Ein gelungenes Debüt
PauseHanna kann nicht mehr. Seit einem Zusammenbruch auf der Arbeit wohnt sie vorübergehend bei ihren Eltern. Zurück ins ehemalige Kinderzimmer, was nun Papas Arbeitszimmer ist; zurück in die Kinderrolle, die ...

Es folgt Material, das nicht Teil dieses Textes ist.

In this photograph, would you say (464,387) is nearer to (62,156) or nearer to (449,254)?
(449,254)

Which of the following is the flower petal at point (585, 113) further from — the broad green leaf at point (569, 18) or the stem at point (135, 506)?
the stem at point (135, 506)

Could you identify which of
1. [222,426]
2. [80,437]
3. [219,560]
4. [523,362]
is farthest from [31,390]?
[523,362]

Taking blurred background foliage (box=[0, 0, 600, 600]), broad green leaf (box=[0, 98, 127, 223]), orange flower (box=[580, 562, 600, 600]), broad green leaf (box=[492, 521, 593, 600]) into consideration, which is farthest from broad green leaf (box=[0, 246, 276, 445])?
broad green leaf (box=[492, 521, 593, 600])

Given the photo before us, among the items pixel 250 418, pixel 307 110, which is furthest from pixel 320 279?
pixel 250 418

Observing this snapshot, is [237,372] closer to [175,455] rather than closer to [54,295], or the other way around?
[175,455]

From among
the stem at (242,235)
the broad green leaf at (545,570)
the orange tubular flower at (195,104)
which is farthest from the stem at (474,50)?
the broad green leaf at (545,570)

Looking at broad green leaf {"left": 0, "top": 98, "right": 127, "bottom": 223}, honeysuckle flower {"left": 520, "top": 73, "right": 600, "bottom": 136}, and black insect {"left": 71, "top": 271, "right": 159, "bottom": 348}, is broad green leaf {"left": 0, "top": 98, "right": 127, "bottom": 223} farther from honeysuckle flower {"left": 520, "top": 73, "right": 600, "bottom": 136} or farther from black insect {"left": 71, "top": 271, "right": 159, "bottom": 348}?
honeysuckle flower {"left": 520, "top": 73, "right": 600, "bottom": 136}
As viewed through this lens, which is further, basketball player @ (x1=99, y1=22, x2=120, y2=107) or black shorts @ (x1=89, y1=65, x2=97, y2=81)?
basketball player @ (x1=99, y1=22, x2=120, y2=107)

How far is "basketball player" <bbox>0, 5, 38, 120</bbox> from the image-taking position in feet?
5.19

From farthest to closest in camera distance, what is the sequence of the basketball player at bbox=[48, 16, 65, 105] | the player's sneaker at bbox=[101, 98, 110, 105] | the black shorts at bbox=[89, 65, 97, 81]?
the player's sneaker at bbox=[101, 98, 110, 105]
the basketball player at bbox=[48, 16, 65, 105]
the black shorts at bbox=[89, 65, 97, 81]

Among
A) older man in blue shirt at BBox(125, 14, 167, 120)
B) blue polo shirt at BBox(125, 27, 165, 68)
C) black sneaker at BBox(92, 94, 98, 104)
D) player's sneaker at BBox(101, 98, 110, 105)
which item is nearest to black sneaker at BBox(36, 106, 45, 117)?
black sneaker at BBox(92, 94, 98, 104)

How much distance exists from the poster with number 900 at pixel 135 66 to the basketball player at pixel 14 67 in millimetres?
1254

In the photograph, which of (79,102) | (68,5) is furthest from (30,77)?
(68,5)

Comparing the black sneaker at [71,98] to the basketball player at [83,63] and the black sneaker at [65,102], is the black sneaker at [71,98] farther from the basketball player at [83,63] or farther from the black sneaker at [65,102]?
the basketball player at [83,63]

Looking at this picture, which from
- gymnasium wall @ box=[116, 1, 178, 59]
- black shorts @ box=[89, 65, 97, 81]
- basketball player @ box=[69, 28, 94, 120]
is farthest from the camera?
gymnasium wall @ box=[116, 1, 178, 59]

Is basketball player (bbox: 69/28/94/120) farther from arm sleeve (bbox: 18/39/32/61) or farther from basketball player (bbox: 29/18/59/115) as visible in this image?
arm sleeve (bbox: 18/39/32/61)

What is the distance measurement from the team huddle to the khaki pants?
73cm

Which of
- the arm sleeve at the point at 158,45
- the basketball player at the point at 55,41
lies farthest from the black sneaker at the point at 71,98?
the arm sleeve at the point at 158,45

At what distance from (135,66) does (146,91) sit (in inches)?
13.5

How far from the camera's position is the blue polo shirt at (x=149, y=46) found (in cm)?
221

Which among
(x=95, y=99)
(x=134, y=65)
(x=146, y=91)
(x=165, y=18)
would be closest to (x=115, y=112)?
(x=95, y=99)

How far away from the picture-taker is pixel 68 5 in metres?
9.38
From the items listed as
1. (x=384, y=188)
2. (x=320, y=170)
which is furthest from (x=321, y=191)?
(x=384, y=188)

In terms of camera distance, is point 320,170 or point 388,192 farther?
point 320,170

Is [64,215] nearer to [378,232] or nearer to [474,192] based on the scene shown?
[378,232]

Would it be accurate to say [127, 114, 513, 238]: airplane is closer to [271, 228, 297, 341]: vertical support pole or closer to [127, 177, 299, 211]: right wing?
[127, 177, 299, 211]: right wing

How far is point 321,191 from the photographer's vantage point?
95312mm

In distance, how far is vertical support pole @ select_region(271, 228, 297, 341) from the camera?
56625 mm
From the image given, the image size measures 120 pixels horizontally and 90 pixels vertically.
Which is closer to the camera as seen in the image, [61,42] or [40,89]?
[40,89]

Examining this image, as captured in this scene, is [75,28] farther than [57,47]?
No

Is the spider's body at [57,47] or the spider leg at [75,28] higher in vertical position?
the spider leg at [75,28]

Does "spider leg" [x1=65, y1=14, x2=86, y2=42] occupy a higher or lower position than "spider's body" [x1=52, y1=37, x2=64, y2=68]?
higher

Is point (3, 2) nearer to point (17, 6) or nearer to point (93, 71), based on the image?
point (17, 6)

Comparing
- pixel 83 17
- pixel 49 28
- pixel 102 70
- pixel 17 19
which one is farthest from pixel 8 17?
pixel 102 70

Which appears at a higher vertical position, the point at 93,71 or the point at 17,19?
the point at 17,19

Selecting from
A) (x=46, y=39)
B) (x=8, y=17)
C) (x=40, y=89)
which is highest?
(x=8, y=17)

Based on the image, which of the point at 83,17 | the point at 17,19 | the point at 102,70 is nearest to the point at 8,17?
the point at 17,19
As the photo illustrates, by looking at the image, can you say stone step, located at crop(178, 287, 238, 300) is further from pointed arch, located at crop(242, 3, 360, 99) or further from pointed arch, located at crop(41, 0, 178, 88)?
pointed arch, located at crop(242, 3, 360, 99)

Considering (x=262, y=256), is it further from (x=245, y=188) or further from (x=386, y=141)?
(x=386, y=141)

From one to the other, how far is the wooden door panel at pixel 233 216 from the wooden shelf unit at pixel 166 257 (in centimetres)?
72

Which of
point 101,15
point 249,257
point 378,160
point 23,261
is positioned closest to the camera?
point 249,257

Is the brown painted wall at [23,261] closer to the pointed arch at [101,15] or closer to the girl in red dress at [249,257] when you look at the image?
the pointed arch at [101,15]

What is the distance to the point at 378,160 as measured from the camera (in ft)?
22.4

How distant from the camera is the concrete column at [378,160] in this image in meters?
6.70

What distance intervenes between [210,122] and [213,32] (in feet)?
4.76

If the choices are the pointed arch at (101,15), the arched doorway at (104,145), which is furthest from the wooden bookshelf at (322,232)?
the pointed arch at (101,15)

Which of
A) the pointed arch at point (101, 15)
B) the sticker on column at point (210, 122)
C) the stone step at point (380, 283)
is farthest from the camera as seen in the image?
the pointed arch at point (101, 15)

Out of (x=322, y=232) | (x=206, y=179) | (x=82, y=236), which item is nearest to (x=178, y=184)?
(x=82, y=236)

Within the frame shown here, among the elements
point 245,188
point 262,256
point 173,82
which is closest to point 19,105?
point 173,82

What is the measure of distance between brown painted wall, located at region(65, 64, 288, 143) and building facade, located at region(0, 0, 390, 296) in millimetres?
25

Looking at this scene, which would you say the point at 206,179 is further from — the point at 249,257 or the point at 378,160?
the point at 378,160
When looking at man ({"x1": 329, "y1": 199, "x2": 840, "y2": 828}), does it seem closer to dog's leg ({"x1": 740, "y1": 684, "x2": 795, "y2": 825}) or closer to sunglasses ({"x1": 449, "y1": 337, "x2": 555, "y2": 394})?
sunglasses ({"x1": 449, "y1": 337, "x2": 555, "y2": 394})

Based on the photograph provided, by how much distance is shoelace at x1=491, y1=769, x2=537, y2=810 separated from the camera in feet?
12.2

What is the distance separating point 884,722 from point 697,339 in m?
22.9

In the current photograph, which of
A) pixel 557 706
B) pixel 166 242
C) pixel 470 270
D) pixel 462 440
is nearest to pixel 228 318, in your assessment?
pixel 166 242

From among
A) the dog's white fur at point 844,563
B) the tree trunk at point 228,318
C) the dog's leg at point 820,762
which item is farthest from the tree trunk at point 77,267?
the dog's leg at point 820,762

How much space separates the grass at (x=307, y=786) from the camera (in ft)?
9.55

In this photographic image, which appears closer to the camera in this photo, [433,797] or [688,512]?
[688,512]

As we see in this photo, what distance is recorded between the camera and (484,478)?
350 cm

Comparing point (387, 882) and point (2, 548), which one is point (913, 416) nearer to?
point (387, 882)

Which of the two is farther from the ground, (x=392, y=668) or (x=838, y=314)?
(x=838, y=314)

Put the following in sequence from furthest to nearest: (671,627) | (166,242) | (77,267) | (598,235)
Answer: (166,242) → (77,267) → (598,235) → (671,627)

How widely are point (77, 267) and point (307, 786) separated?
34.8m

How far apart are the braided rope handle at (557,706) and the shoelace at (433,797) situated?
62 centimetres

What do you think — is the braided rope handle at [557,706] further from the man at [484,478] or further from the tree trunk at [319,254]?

Hanna kann nicht mehr. Seit einem Zusammenbruch auf der Arbeit wohnt sie vorübergehend bei ihren Eltern. Zurück ins ehemalige Kinderzimmer, was nun Papas Arbeitszimmer ist; zurück in die Kinderrolle, die so leicht einzunehmen ist. Als wäre sie eine auferlegte Regel innerhalb des Familienbundes. Generell ist jedes Familienmitglied danach bestrebt, die zugeschriebene Rolle einzuhalten. Mama sitzt nie still für mehr als 5 Minuten, Papa hält seinen wohlverdienten Mittagsschlaf, Sara ist die kleine Schwester die stets nach Unterstützung fragt und alle zusammen halten daran fest nie über die wirklich schlimmen Dinge zu sprechen, nie wird etwas aufgearbeitet es wird einfach immer weitergemacht. Bis man nicht mehr "einfach so weitermachen" kann, wie Hanna schmerzlich feststellen muss.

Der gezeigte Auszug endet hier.